Aby Warburg, Mnemosyne |
I confini
del mio linguaggio sono i confini del mio mondo.
Ludwig Wittgenstein
L’immagine
ha bisogno della nostra esperienza per destarsi.
Elias CanettiLa crescita in varietà e complessità di tecnologie e sistemi, la maggiore profondità di conoscenza del consumatore richiesta per progettare prodotti e servizi, la diffusa instabilità dei modelli organizzativi prevalenti e delle regole per avere successo e soprattutto la crescente imprevedibilità dei fenomeni e dei comportamenti collettivi fa sí che il saper apprendere e tenersi al passo con i tempi è diventato oggi un imperativo categorico. Il successo di un manager dipende sempre di piú non tanto da quello che sa già, quanto dall’intensità, dalla rapidità e dall’efficacia con cui riesce a imparare: deve essere quindi in grado di giocare un ruolo attivo nel costruire e gestire lo sviluppo dei propri saperi.

Dati seguenti >>
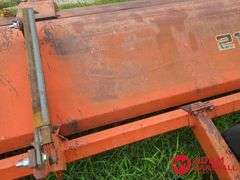 Brady  2166  Stalk Chopper - 18FT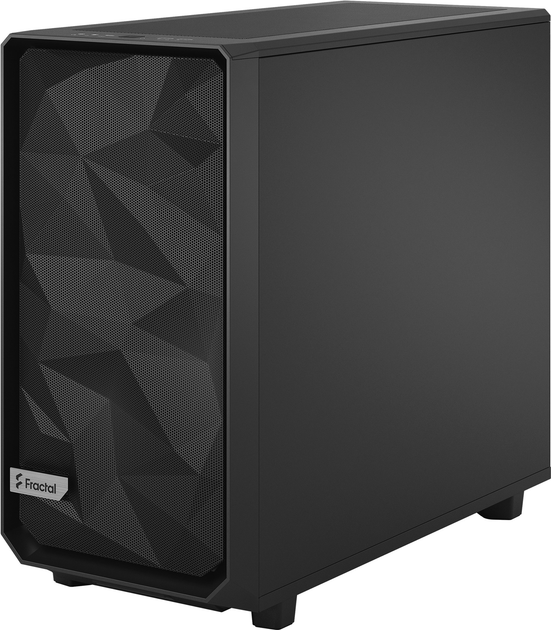 Корпус Fractal Design Meshify 2 (FD-C-MES2A-01) - зображення 4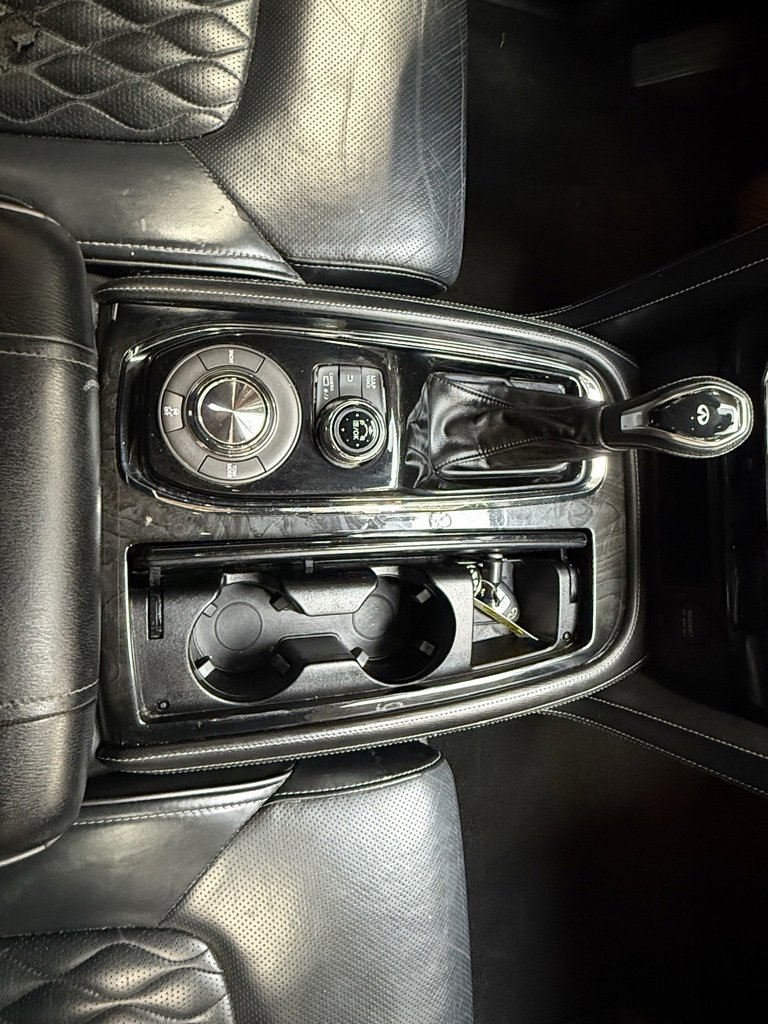 Used 2021 INFINITI QX80 Sensory w/ Cargo Package image 28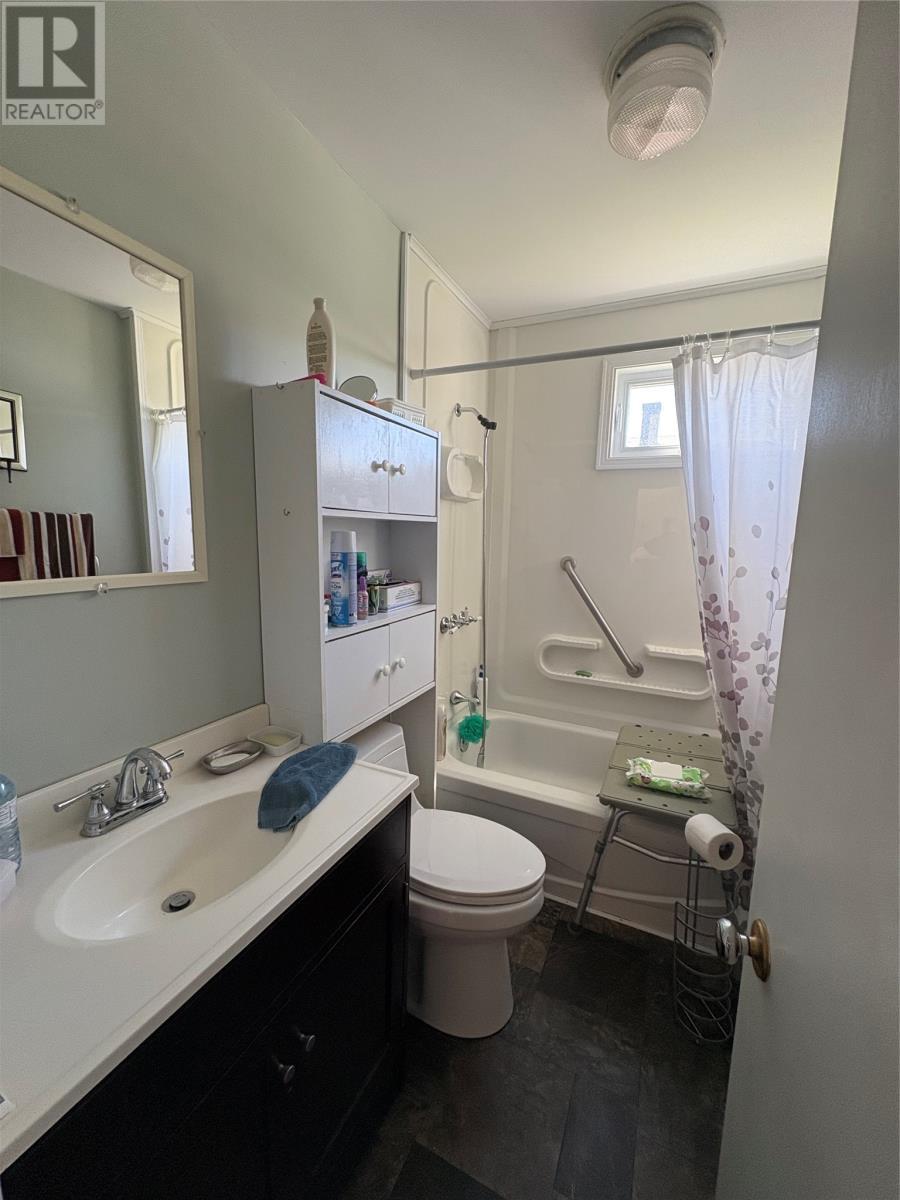 37 St. George'S Avenue, Stephenville, NL - Indoor Photo Showing Bathroom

Compito da svolgere >> Trascriva per intero il testo del documento riportato sopra, senza alcuna modifica.

Risposta scritta >>
Aby Warburg, Mnemosyne |
I confini
del mio linguaggio sono i confini del mio mondo.
Ludwig Wittgenstein
L’immagine
ha bisogno della nostra esperienza per destarsi.
Elias CanettiLa crescita in varietà e complessità di tecnologie e sistemi, la maggiore profondità di conoscenza del consumatore richiesta per progettare prodotti e servizi, la diffusa instabilità dei modelli organizzativi prevalenti e delle regole per avere successo e soprattutto la crescente imprevedibilità dei fenomeni e dei comportamenti collettivi fa sí che il saper apprendere e tenersi al passo con i tempi è diventato oggi un imperativo categorico. Il successo di un manager dipende sempre di piú non tanto da quello che sa già, quanto dall’intensità, dalla rapidità e dall’efficacia con cui riesce a imparare: deve essere quindi in grado di giocare un ruolo attivo nel costruire e gestire lo sviluppo dei propri saperi.